The making of Family Ties is a stunning story of 1980s serendipity
I was late falling in love with Family Ties.
I had thought it was some soppy soap drama.
Until, a year late, in 1983 I realized it was hilarious. And a great message show.
I was (and am) exactly Michael J. Fox’s character’s age.
I was in 11th grade in 1982. Just like Alex P. Keaton. (Fox is actually 5 years older than me, he was playing younger).

Well, after all these years I finally logged into our local ‘9Now’ app to stream my ol’ favourite sit-com.
It’s been awesome. Like huge.
I used to have 30 or 40 favorite eps on VHS. Aptly named: the ‘Nick Episode’. The ‘book banning’ ep. The ‘ban-the-bomb’ ep where Steven re-starts his 1960s magazine. The Lauren ep with Courtney Cox.
Wow. To relive those hilarious – and touching – eps. Again.
But have you ever heard about how the show came about? And it’s unique love affair with US and global audiences?
And if you’ve never seen the show? The seasons 3–6 really hold up. And yet are a time capsule of those unique 1980s, a simpler age.
An age when life and politics weren’t so divisive. Michael Gross (Mr Keaton) emphasizes this sad fact about today.
You should all watch this making of Family Ties doco on YouTube. It makes for fascinating nostalgia.
So many of the decisions almost didn’t happen.
Originally the creator Gary David Goldman didn’t like Fox for the Alex part!
The show – like all good shows – was loosely based on Goldman’s own life where his 1960s hippy ideals were being lost on his own kids.
Remind you of something?
And of course the show took on a life of its own.
Half a season in everyone realized that Michael J. Fox was the star.
Baxter & Gross (the Keaton parents) had to take ego drops.
The show wasn’t about the parents.
It was about the kids.
I loved the show so much that I even got to write, act and ‘direct’ a 20-minute 4-act Family Ties-like sit-com to my church cell group of 35 people at a Christmas break-up variety night party back in 1988-ish.
It was a rip-roaring success and I’ve never had as much fun as that week in my entire life.
Directing and script coaching my four best friends, my friend’s girl-friend and one of the mothers.
We had a ball.
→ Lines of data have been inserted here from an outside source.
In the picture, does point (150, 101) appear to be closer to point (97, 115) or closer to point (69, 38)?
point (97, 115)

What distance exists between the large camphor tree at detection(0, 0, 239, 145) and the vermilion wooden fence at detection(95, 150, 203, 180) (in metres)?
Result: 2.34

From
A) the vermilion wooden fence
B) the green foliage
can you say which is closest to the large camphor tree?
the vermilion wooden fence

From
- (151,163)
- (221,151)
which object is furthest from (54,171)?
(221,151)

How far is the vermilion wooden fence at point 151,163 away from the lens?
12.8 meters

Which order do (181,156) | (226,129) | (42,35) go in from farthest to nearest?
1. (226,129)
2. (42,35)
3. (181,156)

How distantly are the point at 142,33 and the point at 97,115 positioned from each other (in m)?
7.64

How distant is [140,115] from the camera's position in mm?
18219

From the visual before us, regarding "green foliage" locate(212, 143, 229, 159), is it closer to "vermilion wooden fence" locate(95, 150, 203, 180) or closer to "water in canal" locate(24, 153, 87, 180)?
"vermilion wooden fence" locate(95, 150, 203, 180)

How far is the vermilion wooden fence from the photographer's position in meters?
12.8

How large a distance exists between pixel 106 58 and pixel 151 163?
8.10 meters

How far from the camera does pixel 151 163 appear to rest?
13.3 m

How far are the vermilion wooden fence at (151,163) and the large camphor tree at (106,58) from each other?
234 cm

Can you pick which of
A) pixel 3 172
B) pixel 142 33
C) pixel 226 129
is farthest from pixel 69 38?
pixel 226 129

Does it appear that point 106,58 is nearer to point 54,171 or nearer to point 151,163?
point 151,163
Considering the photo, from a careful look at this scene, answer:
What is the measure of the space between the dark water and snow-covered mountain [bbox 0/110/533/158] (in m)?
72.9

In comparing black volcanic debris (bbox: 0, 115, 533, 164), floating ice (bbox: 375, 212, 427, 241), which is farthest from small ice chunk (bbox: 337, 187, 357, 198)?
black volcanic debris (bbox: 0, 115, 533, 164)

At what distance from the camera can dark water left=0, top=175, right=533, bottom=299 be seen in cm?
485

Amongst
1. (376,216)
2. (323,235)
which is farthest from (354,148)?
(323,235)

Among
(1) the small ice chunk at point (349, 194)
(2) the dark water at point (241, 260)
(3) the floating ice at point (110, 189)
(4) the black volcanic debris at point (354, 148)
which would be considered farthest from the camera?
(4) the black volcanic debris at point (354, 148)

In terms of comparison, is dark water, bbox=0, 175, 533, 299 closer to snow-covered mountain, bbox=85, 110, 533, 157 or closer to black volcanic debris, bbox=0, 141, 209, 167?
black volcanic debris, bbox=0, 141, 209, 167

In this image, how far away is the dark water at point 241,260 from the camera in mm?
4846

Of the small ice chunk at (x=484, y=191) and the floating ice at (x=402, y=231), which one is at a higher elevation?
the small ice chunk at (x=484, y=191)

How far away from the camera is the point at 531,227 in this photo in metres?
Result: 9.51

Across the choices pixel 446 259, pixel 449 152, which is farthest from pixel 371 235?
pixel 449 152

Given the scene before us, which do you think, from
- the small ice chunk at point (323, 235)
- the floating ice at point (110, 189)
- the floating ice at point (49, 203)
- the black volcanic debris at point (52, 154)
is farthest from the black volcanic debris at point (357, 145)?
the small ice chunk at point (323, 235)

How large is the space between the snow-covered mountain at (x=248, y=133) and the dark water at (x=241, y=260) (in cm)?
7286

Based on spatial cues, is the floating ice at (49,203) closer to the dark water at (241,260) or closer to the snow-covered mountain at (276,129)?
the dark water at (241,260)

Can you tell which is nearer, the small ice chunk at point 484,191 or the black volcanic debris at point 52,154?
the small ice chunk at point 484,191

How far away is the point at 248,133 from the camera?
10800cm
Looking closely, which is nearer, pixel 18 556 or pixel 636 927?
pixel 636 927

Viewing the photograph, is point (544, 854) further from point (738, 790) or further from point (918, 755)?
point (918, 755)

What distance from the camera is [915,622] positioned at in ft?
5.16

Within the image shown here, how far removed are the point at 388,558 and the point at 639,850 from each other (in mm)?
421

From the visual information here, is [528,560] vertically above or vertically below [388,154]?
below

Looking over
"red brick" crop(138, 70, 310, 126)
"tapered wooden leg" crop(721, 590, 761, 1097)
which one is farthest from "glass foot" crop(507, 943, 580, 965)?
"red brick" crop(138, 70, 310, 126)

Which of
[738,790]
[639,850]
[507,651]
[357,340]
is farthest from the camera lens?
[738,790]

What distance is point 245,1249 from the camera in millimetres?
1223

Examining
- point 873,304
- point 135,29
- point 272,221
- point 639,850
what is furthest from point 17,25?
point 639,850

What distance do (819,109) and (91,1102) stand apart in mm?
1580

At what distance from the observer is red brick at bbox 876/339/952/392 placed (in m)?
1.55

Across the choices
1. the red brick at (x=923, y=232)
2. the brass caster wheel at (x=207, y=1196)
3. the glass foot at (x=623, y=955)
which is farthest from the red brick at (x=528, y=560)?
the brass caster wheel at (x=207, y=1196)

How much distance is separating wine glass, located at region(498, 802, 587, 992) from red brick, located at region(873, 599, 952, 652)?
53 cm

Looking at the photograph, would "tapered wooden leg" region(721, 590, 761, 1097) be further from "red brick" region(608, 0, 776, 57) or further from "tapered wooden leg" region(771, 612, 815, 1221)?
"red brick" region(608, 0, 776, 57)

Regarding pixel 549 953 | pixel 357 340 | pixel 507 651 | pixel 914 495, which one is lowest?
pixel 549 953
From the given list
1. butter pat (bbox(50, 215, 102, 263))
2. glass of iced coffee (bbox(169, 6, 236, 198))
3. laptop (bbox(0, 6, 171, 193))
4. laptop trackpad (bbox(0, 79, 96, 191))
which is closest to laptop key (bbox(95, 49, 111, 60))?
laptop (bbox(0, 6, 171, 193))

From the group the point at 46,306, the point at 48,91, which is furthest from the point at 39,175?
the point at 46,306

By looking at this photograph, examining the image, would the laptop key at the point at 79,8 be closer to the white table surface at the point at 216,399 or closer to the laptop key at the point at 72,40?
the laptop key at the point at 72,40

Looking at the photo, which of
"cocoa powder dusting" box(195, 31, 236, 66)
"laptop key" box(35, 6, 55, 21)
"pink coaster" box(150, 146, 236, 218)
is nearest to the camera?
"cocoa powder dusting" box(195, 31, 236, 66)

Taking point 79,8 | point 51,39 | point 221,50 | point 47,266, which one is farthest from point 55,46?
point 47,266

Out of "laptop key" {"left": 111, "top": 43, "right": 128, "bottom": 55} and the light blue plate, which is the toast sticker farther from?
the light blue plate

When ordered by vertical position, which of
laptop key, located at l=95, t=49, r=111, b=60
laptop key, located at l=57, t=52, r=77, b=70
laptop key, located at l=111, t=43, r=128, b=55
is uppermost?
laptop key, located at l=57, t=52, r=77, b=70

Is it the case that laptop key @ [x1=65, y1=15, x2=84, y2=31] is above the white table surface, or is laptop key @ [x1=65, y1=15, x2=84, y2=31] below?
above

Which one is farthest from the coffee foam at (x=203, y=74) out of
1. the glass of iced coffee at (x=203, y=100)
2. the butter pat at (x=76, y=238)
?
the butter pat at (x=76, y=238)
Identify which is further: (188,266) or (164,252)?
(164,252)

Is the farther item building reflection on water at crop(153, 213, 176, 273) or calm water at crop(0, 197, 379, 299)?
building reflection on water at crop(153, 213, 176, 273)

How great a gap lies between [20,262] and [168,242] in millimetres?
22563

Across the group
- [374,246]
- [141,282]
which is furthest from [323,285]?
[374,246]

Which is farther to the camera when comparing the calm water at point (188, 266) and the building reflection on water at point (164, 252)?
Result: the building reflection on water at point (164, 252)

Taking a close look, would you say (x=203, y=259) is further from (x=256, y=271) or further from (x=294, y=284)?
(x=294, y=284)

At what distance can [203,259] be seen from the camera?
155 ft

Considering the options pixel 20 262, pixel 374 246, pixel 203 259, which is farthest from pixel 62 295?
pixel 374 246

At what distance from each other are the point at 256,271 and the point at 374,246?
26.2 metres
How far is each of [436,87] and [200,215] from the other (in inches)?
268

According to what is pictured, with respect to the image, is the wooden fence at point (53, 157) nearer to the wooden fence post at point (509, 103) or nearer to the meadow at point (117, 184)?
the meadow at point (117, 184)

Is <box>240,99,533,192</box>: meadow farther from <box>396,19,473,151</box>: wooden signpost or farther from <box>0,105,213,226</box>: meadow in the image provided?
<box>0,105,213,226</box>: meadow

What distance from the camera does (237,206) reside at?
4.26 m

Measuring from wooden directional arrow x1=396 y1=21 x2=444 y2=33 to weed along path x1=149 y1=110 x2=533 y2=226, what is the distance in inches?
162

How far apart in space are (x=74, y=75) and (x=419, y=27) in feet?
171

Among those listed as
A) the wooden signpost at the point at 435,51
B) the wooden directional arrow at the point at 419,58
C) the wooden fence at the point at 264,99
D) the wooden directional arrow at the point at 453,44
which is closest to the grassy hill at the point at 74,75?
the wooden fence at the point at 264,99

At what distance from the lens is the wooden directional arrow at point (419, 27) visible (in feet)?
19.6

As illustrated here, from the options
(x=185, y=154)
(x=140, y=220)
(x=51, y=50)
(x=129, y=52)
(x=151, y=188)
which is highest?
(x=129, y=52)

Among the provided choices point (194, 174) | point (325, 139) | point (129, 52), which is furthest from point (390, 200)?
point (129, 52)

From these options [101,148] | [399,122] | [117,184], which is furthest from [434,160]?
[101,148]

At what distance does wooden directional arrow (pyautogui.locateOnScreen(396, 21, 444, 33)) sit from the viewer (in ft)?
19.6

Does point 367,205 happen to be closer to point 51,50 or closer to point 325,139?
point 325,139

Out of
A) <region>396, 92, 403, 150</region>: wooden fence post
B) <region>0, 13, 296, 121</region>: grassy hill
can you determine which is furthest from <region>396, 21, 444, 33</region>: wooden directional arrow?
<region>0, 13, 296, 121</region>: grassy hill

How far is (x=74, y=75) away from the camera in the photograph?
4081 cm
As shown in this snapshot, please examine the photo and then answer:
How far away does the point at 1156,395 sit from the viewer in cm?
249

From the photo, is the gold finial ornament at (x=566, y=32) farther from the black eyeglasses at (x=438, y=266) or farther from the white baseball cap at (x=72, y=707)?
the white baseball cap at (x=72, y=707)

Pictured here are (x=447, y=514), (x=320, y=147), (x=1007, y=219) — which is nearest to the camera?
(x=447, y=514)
I’ve got it on tape somewhere.
It was entitled ‘Be Yourself’ and I sold it to our home group leader as a re-telling of the Biblical story of Job getting advice from his four friends.
The Family Ties-like jokes got huge laughs.
None of my friends could believe it.
We rehearsed twice. And I got them all in Family Ties-like voice and timed perfectly, even getting them to wait for laughs.
Just like in a real FT ep.
I got to be a Michael J. Fox-like character of course. Reluctantly setting up a Skippy-like friend.
I must confess that I think it was my life’s best work. It was derivative. But could have been a FT ep.
The dialog was gold.
The 4 acts worked perfectly and the 3 friends of the guy each gave unique and quirky romantic advice to him. The scenes bewteeen the couple and the two girls were awesome too, earning genuine laughs.
I’ve only once since got to do something similar. In the 2000s I was in a research group where my colleagues were near doubles of Seinfeld, Elaine & Kramer. I wrote a script, donned specs and became George to complete the four.
It was funny. We did well.
But the 4 act Family Ties-like screenplay I wrote 20 years earlier was my crowning life achievement.
I wrote it in an inspired 3 hours.
I couldn’t believe how the structure and heart took on a life of its own.
A year after they finished filming Family Ties I got to attend the pilot filming of a new series filmed on the Family Ties sound stage.
It was awesome to be there. Those sound stages are only 8 rows deep but incredibly wide. I recommend the experience.